By Robert J. Webster

When I first started out in hotel brokerage back in the late 1980s, the market was unsophisticated and had not adopted the fiduciary focus that was required to establish trust. Consequently, the term hotel “broker” had mostly a negative perception. Over the course of the past 35 years, for many professionals, “broker” has moved to a role as a trusted advisor for those who passionately make paramount their fiduciary responsibilities.  In this article, I would like to distinguish the difference between the negative connotation of “broker” from the role of a trusted advisor.
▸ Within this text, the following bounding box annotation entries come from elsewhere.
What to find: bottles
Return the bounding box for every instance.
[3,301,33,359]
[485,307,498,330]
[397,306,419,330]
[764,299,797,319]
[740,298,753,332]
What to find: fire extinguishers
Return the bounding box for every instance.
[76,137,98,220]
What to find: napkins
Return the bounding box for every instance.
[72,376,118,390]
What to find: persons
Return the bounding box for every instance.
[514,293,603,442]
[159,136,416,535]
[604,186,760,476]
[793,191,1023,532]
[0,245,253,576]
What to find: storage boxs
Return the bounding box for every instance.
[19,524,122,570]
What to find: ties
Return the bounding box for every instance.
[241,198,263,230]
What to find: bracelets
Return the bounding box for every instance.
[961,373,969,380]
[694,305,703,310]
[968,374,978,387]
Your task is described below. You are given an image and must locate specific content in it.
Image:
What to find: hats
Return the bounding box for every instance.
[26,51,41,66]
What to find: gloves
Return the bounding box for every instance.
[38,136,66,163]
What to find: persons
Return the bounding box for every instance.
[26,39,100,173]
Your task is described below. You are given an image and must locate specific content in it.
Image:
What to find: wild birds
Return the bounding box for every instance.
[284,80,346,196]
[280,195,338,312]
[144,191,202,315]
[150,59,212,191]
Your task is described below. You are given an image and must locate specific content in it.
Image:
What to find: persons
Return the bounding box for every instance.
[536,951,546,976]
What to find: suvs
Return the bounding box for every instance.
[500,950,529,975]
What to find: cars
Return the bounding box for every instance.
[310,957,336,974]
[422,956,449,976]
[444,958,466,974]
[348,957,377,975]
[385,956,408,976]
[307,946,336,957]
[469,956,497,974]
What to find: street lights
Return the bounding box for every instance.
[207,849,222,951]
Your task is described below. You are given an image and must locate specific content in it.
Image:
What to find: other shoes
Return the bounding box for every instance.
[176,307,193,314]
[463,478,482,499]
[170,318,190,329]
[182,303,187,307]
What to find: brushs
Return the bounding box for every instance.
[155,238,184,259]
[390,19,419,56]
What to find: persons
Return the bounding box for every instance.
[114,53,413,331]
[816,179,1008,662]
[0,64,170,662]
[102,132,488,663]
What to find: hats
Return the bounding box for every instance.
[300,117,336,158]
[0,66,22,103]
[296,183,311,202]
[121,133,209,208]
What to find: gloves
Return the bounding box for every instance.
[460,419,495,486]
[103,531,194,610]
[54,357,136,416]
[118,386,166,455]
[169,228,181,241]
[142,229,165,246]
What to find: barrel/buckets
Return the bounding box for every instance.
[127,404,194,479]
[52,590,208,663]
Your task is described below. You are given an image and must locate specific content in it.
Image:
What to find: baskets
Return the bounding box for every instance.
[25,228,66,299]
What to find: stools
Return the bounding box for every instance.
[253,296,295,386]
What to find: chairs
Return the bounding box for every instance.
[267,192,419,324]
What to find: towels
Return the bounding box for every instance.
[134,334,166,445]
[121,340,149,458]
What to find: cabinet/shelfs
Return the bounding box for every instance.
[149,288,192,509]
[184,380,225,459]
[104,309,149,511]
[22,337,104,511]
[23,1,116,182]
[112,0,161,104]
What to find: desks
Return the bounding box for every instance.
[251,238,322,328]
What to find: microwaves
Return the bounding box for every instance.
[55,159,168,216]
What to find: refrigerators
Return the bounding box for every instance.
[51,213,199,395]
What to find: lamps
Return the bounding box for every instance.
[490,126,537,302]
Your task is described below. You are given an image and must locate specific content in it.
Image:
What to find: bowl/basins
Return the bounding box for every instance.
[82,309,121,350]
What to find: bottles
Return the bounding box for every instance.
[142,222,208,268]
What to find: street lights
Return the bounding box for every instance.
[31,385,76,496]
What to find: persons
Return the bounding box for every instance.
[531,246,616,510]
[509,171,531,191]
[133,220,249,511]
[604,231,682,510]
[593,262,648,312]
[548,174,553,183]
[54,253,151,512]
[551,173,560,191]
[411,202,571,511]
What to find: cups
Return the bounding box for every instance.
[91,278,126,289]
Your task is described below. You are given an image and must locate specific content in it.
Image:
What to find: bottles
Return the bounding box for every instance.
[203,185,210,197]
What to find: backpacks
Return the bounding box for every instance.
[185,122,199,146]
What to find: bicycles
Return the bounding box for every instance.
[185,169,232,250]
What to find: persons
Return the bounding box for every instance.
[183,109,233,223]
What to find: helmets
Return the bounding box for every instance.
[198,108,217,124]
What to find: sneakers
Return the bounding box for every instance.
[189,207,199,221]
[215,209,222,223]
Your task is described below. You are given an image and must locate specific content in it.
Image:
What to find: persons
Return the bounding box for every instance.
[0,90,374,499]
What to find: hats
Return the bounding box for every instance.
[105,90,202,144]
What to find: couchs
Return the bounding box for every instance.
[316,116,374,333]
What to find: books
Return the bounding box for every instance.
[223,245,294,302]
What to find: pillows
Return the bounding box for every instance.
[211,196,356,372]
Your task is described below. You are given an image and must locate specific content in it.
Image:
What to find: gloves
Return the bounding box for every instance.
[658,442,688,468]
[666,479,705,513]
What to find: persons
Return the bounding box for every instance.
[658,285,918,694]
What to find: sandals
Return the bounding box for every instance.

  1. First and foremost, trusted advisors represent the owner’s interests completely, not their own. They play the long-game and will tell you the truth even when it conflicts with their own short-term self-interest. If you have worked with a broker for years and they have never told you to hold rather than sell, you should consider the implications.
  2. Trusted advisors tell you what they really think rather than what you want to hear. While it is important that the broker be able to make the value proposition to investors with conviction, selecting a broker based predominantly on their opinion of value may not result in the best or most honest outcome.
  3. Trusted advisors don’t use carrots and sticks. If you are selecting a broker because you are worried they will not show you deals in the future or because they are showing you deals they are not showing to other people, thereby giving you an advantage on the buy side, they are almost certainly doing the same thing on the sell side. Trusted advisors only look out for their client’s best interest and that means finding the best possible buyer from the best possible audience regardless of implications for themselves.
  4. Trusted advisors know that direct deals frequently leave money on the table. Hotel buyers want off-market transactions for the simple reason that they are better for buyers. A well-run investment sales process creates competition and leverage for the seller, which provides the best available price, speed, and certainty from potential purchasers. This creates the right kind of discomfort from buyers who are forced to stretch to their maximum level of potential pricing. Without a process, a seller is frequently leaving significant money on the table and will never know if a better deal was available. CBRE Hotels evaluated a representative set of 10 fully marketed institutional sales processes and found the price increase by the ultimate buyer from the first round to the closing price averaged 9% per deal resulting in aggregate incremental pricing of over $100 million to our clients.
  5. Trusted advisors manage the transaction process for a living, while most owners focus on creating value. This transaction skill set lets the advisor do what they do best, while the owner is more productive doing what they do best.
  6. Every transaction has an inherent conflict of interests—the seller wants to sell high; the buyer wants to buy low. It is a direct conflict that a professional trusted advisor can mediate.
  7. Trusted advisors anticipate and mitigate challenging issues before they happen based on years of transaction experience. Every hotel transaction has aspects that investors are likely to push back on and a good advisor will identify investor predispositions and strategies and find data-driven mitigants to offset what will likely be used to lower price.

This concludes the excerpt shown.